The middleweight Speedster's last year of production was 1961, and the first lightweight Speedster was the 63 model. Can't comment on the top tube bend changing, never owned one.


----------



## island schwinn (May 27, 2016)

had to do with frame size.


----------



## OldSkipTooth (May 27, 2016)

Thanks, I thought it might be frame size, collapses the geometry.


----------



## OldSkipTooth (May 27, 2016)

Thanks Dave!


----------



## GTs58 (May 27, 2016)

OldSkipTooth said:


> Thanks, I thought it might be frame size, collapses the geometry.

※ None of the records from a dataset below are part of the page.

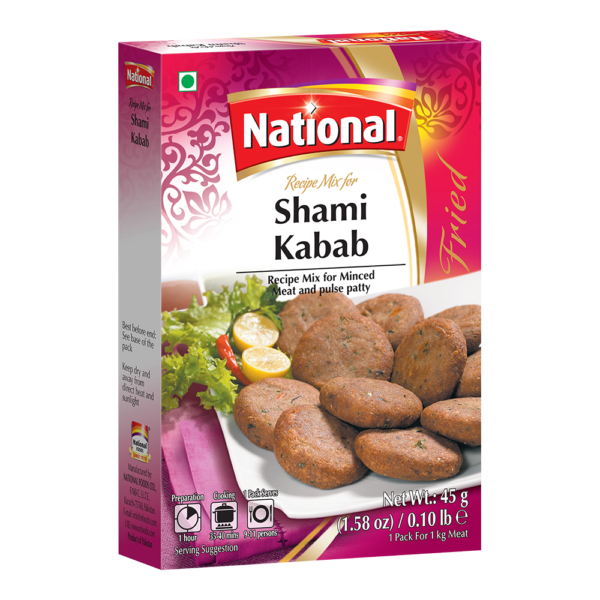 Shami Kabab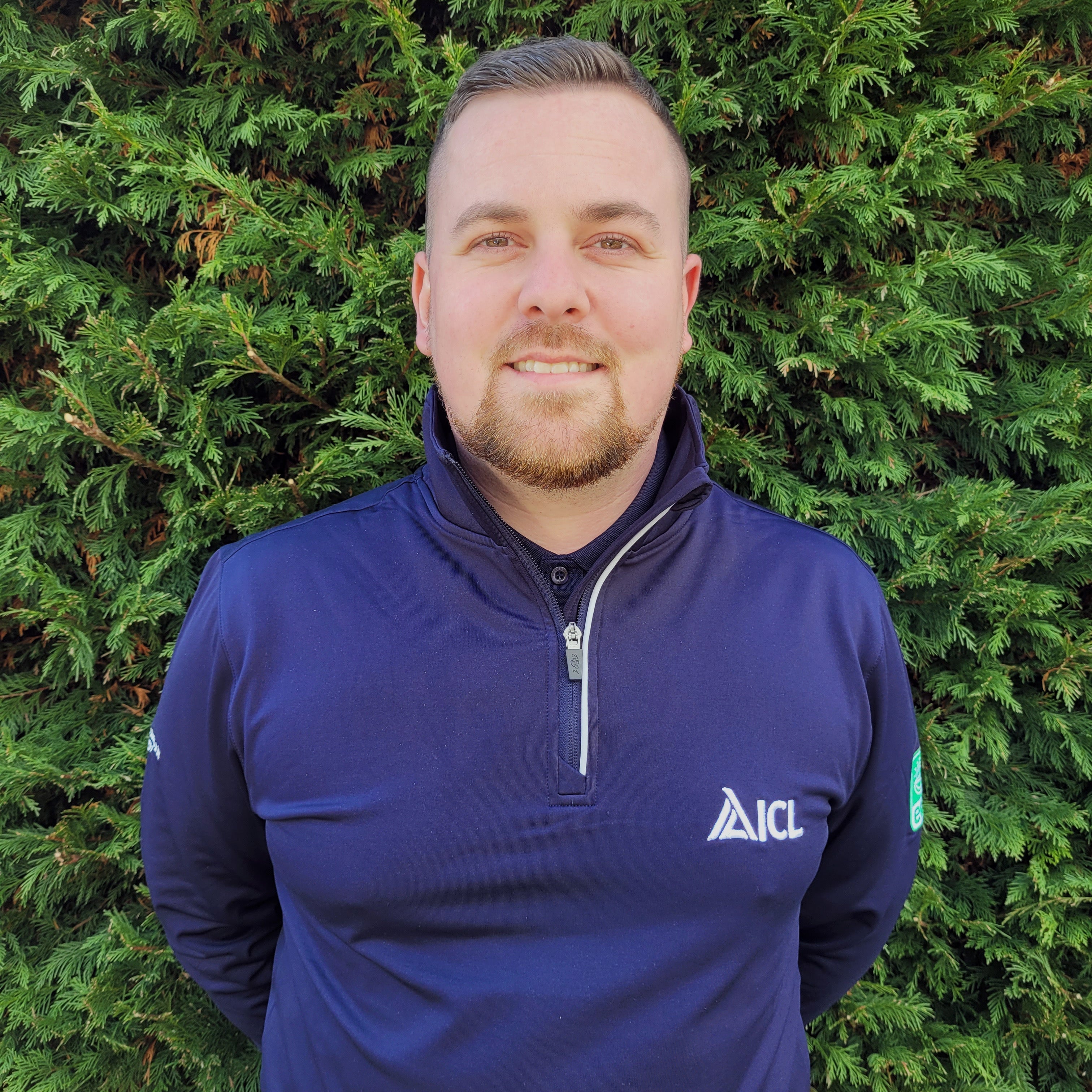 ICL welcomes Liam Hargreaves as Research and Development Officer
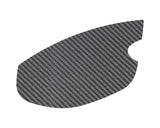 Fuel Door Protective Overlay Fits 2005-2015 Toyota Tacoma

I checked the specs on a few years of the Speedsters and there was only one frame for each size, 26", 24" and 20". The bend looks the same on all the 26" models, at least to my eyes.


----------



## Adamtinkerer (May 28, 2016)

Small frame was used for several models...


----------



## GTs58 (May 28, 2016)

Adamtinkerer said:


> Small frame was used for several models...




Yes it was, but I think that came about down the road in the 70's.


----------



## Metacortex (May 28, 2016)

For 1963 through 1970 I believe the only Lightweight in a 17" frame was the Speedster, but starting in '71 that size was also available in Racer and/or Collegiate models. Whether it was called a Speedster, Racer or Collegiate, those Lightweights with 17" frames were "camelback" style. :














I believe the camelback style was changed to a sloping straight tube in 1980.


----------



## bairdco (May 28, 2016)

Speedster camelbacks are my favorite schwinns. I like to desecrate them.


----------



## OldSkipTooth (Jun 1, 2016)

Yes, I can see that you speed demon is not a typical Schwinn speedster! Is that an Ashtabula fork on there!


----------



## bairdco (Jun 1, 2016)

Yup. Rare 24" ashtabula, unstamped with the welded crown gusset. and ashtabula cranks, too.

Welded the gusset into the frame, and built the cannonball gas tank from a 6" sphere I found at industrial metal supply, that's used for flag pole toppers.

I race that bike on gokart tracks. Geared to go about 45mph.


----------